Совершенно сраженный этим неожиданным «вы», я беспрекословно сел, потянул к себе простыню, но большинством ее уже завладела Ива, и мне достался самый краешек размером не больше того самого фигового листка, которым бывают замаскированы чресла у наименее стыдливых античных статуй.
— Можно подумать, я его голым не видела! — фыркнула Дарья, презрительно поджав губы. — Чё пожар тушить, когда все сгорело?
Она пьяненько рассмеялась своей шутке, но неожиданно икнула, у нее подогнулась коленка и она чуть не съехала вдоль стены вниз, подхватив себя уже у самого пола.
«Да она конкретно в хлам», — уточнил для себя я и скосил глаза на Иву. Та в панике переводила взгляд с дочери на меня, ее рот открывался, как будто она хотела что-то сказать, но не знала, что.

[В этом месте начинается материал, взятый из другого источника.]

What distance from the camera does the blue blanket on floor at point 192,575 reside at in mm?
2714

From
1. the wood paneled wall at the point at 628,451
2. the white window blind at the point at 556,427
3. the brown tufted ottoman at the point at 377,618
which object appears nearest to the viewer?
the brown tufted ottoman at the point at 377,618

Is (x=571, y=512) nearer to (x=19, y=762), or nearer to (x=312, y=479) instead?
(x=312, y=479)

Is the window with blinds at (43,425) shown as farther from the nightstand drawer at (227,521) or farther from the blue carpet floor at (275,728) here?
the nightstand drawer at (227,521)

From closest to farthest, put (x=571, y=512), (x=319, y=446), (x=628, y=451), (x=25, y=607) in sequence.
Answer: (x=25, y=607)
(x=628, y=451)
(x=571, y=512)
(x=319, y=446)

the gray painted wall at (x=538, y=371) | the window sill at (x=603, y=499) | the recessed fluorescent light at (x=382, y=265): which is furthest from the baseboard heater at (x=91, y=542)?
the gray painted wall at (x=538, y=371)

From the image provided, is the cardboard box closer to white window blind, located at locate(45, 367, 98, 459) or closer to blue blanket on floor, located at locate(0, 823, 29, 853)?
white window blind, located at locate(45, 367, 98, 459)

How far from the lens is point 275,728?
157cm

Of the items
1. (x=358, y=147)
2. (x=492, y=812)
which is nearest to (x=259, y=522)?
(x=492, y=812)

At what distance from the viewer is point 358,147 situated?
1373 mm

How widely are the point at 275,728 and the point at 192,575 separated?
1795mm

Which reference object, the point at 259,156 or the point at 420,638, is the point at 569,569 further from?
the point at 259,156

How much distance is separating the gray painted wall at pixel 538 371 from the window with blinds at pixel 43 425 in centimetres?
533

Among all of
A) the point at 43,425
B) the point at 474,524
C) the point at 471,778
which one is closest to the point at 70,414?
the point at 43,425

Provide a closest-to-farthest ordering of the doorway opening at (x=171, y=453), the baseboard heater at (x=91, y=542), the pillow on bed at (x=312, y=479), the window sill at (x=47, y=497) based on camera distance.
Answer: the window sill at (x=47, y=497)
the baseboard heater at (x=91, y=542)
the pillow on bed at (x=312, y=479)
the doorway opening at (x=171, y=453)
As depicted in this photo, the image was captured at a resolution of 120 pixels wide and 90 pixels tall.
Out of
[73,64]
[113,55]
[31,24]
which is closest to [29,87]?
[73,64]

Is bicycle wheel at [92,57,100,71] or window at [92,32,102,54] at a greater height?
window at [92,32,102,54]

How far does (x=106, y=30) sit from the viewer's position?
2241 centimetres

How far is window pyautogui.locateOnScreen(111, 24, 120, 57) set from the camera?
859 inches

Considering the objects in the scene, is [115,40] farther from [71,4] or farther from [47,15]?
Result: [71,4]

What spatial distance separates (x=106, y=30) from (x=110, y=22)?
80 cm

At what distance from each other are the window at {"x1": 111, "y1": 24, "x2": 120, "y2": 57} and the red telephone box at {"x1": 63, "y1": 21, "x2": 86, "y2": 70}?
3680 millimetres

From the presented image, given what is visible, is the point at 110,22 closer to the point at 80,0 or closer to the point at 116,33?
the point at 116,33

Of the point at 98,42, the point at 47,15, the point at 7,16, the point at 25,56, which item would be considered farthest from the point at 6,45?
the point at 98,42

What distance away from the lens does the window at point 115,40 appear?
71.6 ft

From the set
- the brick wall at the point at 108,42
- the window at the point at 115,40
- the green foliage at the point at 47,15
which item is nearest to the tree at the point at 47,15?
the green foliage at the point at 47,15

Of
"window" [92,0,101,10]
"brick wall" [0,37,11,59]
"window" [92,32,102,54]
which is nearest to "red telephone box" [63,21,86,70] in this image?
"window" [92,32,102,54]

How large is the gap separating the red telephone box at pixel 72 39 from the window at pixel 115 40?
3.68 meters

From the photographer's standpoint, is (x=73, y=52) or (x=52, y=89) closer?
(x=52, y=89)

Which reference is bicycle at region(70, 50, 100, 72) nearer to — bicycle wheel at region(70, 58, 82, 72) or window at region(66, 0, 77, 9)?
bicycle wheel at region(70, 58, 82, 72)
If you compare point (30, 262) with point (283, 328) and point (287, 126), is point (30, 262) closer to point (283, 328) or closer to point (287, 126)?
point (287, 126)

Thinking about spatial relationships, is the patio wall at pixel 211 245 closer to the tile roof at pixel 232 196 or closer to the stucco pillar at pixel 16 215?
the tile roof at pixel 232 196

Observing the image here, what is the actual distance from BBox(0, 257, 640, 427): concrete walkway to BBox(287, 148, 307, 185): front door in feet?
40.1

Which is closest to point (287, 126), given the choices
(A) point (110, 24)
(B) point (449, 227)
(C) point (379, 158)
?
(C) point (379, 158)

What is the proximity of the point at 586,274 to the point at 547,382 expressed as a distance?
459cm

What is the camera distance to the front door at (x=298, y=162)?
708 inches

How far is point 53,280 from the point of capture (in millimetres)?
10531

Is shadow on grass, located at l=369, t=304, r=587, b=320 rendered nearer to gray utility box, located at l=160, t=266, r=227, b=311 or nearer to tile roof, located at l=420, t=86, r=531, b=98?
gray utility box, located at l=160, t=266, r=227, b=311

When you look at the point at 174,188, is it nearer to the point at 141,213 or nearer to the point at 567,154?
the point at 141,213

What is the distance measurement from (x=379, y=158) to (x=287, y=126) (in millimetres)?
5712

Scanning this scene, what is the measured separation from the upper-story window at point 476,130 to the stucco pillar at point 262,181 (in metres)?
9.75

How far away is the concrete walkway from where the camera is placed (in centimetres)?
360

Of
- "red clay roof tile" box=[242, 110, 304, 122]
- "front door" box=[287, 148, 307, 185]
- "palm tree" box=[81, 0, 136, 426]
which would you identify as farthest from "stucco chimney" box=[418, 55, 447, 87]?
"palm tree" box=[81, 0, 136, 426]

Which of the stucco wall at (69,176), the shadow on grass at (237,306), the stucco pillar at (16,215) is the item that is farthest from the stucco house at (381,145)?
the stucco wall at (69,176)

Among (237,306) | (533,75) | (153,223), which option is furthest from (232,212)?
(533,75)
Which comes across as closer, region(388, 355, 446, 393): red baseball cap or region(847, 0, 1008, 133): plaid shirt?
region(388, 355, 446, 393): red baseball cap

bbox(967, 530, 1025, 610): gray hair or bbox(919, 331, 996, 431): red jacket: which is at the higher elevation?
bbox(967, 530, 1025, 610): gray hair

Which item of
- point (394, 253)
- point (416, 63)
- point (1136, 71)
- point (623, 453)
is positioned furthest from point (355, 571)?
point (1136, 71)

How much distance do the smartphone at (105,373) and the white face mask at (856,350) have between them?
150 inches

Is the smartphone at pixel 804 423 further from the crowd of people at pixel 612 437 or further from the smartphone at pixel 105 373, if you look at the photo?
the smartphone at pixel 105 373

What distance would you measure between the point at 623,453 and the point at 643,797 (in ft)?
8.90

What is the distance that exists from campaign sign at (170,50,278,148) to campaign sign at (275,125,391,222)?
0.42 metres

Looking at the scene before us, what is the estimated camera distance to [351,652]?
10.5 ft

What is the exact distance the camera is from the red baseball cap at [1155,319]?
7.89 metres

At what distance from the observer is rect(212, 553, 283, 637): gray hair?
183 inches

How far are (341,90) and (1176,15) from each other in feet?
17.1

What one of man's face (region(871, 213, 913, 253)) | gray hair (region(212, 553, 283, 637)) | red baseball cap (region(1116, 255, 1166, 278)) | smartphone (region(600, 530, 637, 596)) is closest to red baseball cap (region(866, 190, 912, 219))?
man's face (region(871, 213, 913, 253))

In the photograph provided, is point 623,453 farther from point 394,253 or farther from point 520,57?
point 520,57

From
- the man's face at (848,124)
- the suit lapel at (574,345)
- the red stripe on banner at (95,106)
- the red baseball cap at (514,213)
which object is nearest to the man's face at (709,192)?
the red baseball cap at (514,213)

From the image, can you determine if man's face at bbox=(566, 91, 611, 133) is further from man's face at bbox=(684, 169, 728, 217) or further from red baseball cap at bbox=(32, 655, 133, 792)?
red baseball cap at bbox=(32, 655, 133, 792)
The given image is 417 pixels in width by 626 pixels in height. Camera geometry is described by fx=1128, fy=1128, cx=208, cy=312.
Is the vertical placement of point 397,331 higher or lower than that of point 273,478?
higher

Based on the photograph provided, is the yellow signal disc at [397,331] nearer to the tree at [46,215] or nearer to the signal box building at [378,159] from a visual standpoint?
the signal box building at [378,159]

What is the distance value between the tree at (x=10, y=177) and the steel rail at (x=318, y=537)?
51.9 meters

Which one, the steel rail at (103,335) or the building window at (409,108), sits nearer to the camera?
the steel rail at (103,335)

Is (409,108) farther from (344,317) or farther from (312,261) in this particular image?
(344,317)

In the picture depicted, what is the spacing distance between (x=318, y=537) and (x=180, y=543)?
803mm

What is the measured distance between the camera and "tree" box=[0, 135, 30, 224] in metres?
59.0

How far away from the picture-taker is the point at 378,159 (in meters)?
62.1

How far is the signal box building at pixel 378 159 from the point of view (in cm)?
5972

— Что ты имеешь в виду? — сформулировала, наконец, вопрос к дочери Ива, глядя при этом почему-то на меня. — Когда это ты видела дядю Арсения… неодетым? Что ты выдумываешь?
Ее голос истерично подвзвизгнул в самом конце.
— И ничего я не выдумываю, — ухмыльнулась в ответ Дарья, издевательски-раздельно добавив: — Ма-ма! И между прочим, я вас обоих тогда спалила. Ты думала, что я сплю, а я не спала и все видела в зеркало. Твои ноги были у дяди Арсения на плечах, а руками ты делала… м-м, как бы это сказать… маммопальпацию, вот! Усиленную такую маммопальпацию. Помнишь, помнишь? Что, скажешь, не было?